Results: Sixty-two residents participated (86.1% response rate). They had good telerehabilitation readiness (3.3 ± 0.4 out of 5), fair telerehabilitation knowledge (2.1 ± 1.1 out of 5), and excellent telerehabilitation acceptance (4.5 ± 0.6 out of 5). The majority were classified either as telerehabilitation skeptics (38.7%), pioneers (19.4%), or explorers (19.4%). The factors that significantly influenced telerehabilitation readiness were optimism, innovativeness, discomfort, and insecurity (p < 0.05).

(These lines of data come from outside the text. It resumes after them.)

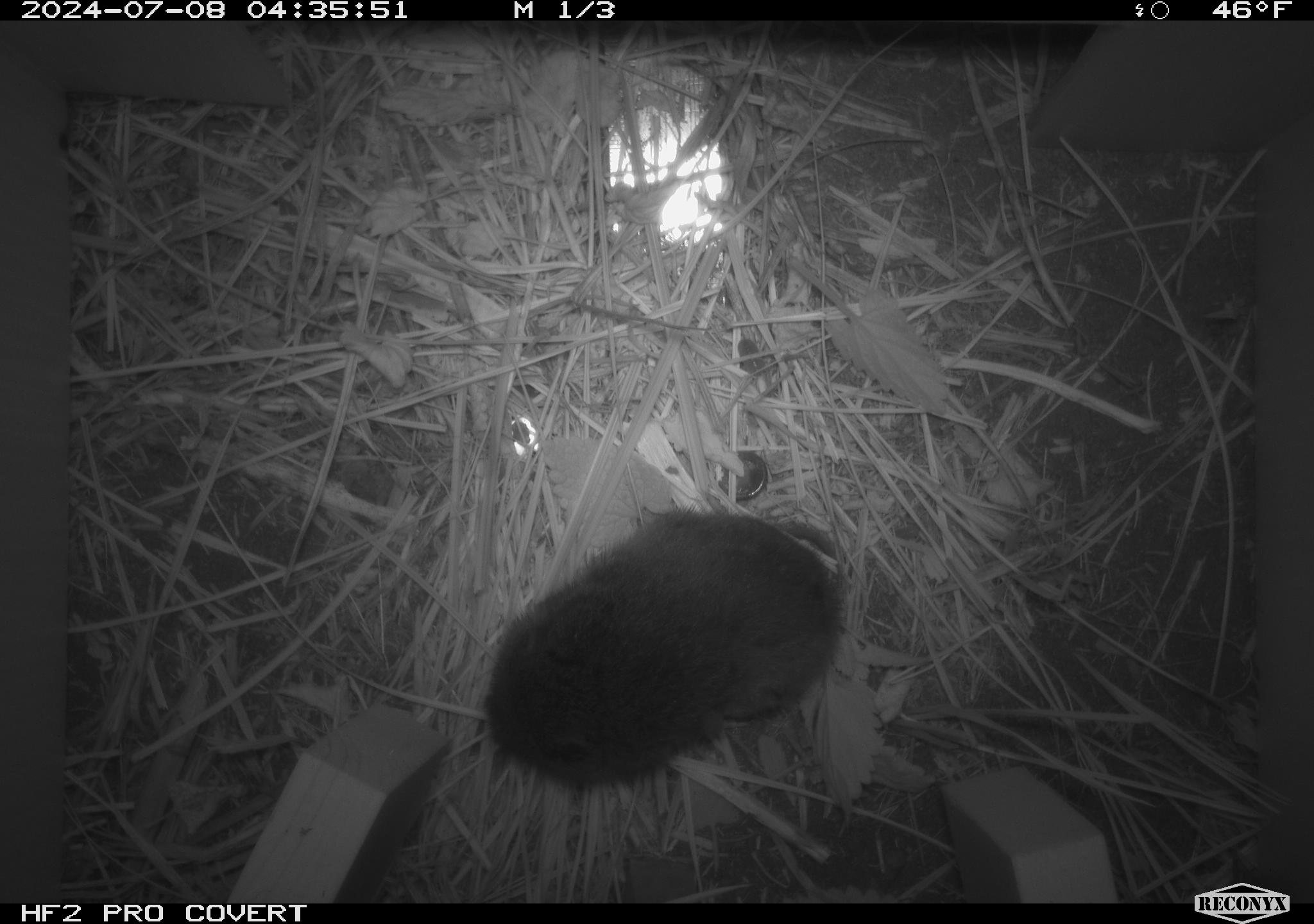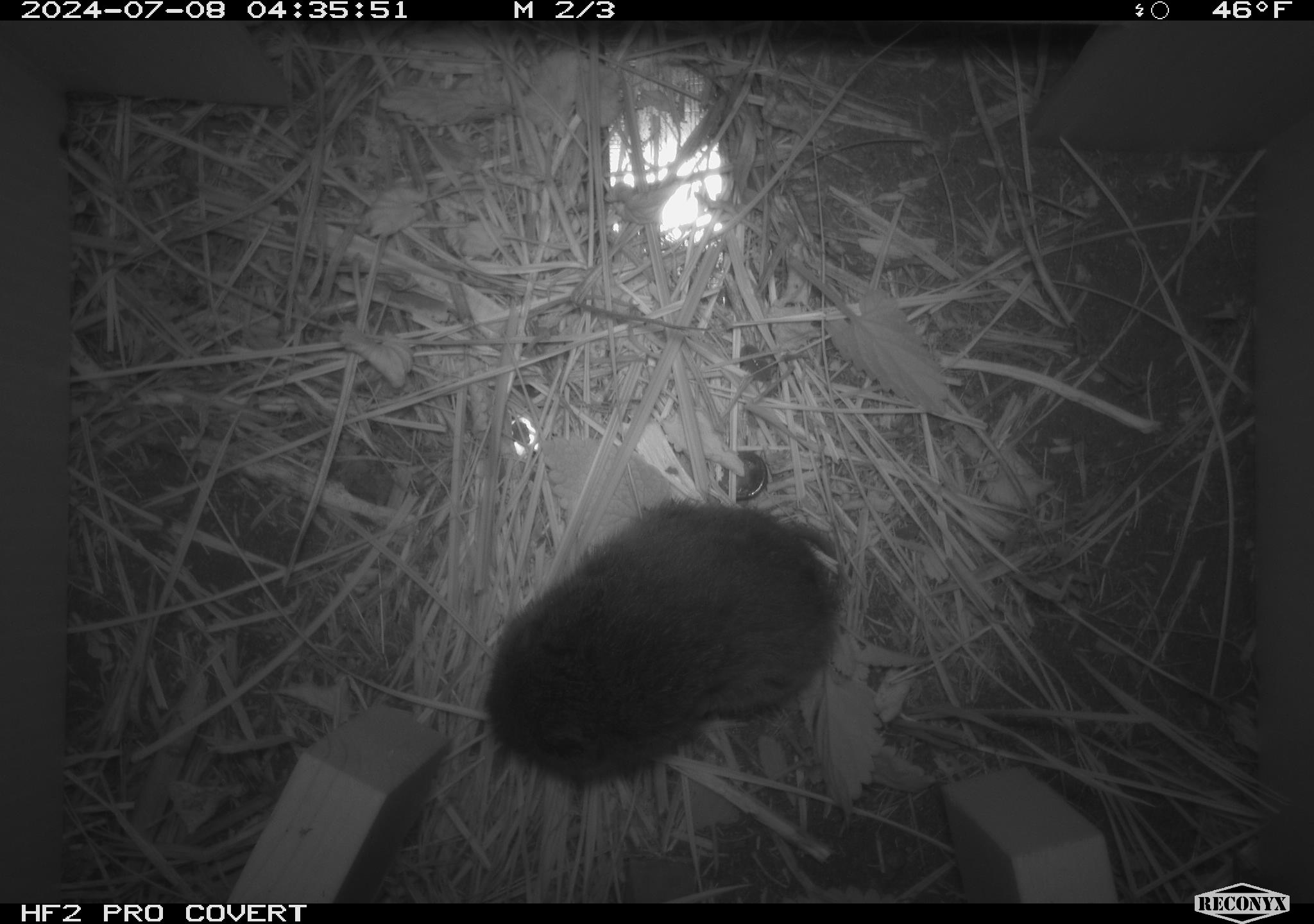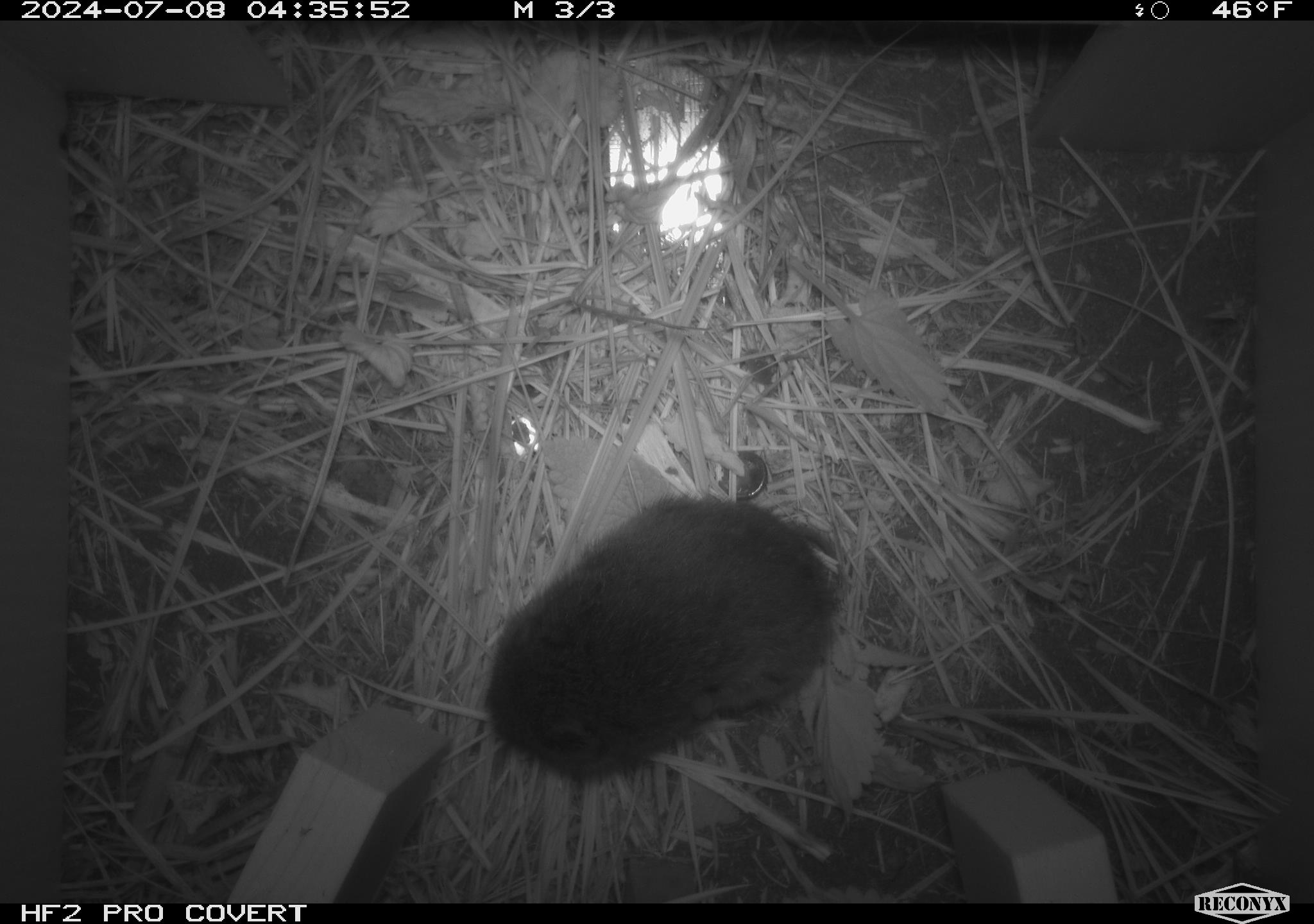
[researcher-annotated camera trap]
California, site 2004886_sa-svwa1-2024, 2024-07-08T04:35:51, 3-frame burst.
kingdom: Animalia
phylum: Chordata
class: Mammalia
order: Rodentia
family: Cricetidae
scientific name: Arvicolinae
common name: voles, lemmings, and muskrats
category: arvicolinae subfamily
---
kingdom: Animalia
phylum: Arthropoda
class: Malacostraca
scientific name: Malacostraca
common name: amphipods, crabs, isopods, krill, lobsters and shrimps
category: malacostracan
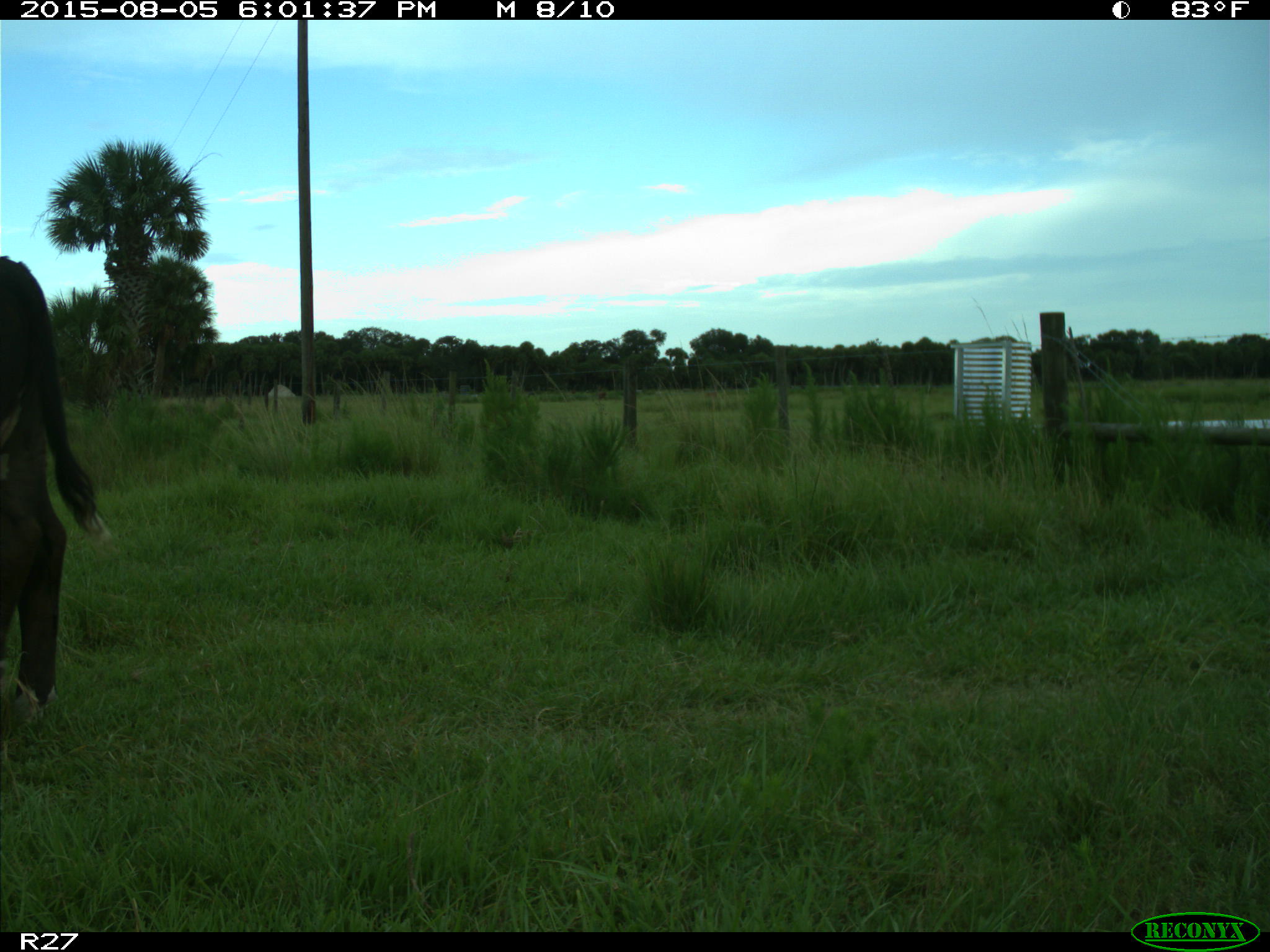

Conclusion: Despite having favorable levels of telerehabilitation readiness and acceptance, the Rehabilitation Medicine residents showed fair telerehabilitation knowledge. Our results suggest the need for formal education and training on virtual rehabilitation care during residency.
Introduction
Telerehabilitation, a branch of telemedicine, is an emerging method of delivering rehabilitation services through information and communications technology to connect patients and clinicians and minimize the barriers of distance, time, and cost (1). Specific telerehabilitation assessments and interventions using various computer- or gadget-based applications vary based on the patients' rehabilitation-related needs and resources and may include teleconsultations with specialists, teletherapy services (e.g., virtually facilitated exercise program, home instructions), and/or remote physiologic monitoring using body sensors technology (2).
With the rise of new technologies and “overcoming of the initial skepticism to which every new technology is subjected” (3), there has been an increase in the number of patients treated via telerehabilitation across the continuum of rehabilitation care and for various disabling conditions even before the pandemic (4). Catalyzed by the COVID-19 crisis, telerehabilitation is now being explored more widely to circumvent the persistent lack of in-person patient service in clinical, academic (undergraduate and postgraduate), and research settings especially in developing countries like the Philippines, which went through one of the longest lockdowns in the world (5–7). In the western region, a large descriptive retrospective study consisting of a sample of 222, 680 patients in the United States has considered synchronous video- or audio-based telerehabilitation as an alternative care model for different orthopedic and non-orthopedic cases during the pandemic (8). To this date, however, there is no internationally agreed telerehabilitation guideline possibly since different parts of the world may have various contexts, needs, and resources. In some countries in Southeast Asia, for instance, telerehabilitation guidelines were found to varying degrees of breadth and depth (9). Therefore, planning a telerehabilitation initiative may entail considerations of a multitude of human, organizational, and technical factors applicable to their respective setting (9, 10).
One way to prepare for a telerehabilitation program is to understand the readiness of potential target-users (i.e., patients, families, clinicians) for the technology (11). The uptake of telerehabilitation lies not solely in the hands of current Rehabilitation Medicine specialists, but those of the next generations as well. The current and future residents training for the specialty will eventually be the key persons or drivers of rehabilitation technologies. The residents who have been on the frontline during this pandemic are a rich source of first-hand experiences in the COVID-19 battlefield and may have a lot of ideas as to how rehabilitation care could be better delivered amid and beyond the pandemic. To our knowledge, the potential factors influencing this group of stakeholders' intentions to use telerehabilitation have not been explored. Evaluating and addressing the determinants of telerehabilitation readiness among different stakeholders can help administrators to develop more applicable and user-friendly telehealth-related programs, considering the former's technological capacity, knowledge, acceptance, preferences, and needs (2, 12).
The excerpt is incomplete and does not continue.